GOAL OF THE EXERCISE
Report every line of the records that includes the word "this".

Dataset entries
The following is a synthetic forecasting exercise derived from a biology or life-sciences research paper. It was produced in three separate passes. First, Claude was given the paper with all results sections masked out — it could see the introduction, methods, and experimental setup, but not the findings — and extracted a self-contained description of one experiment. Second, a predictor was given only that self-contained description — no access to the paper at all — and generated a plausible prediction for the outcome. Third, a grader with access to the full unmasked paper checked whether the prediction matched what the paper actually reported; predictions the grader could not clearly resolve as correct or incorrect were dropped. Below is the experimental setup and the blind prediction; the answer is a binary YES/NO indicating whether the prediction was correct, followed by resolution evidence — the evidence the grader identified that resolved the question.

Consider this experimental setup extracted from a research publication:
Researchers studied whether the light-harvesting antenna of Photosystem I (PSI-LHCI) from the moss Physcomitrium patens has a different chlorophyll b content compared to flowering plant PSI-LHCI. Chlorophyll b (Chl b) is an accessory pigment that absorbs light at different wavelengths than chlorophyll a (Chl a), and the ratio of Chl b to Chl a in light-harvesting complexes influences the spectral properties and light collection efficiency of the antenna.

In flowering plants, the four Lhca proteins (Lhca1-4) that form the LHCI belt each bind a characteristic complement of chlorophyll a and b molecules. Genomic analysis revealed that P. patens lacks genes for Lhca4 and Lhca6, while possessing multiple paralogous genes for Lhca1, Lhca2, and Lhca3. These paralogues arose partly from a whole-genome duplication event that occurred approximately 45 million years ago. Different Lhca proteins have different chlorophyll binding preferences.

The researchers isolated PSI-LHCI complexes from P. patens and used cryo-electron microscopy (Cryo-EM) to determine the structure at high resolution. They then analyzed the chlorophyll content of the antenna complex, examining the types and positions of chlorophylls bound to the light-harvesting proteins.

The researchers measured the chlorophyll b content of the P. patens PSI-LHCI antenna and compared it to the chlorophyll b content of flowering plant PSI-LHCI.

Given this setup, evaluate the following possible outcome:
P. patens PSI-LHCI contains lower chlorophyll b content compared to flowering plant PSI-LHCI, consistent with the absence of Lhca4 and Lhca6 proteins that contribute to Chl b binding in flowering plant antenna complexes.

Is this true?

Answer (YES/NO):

REPLY
Consider this experimental setup extracted from a research publication:
Given this setup, evaluate the following possible outcome:
Is this true?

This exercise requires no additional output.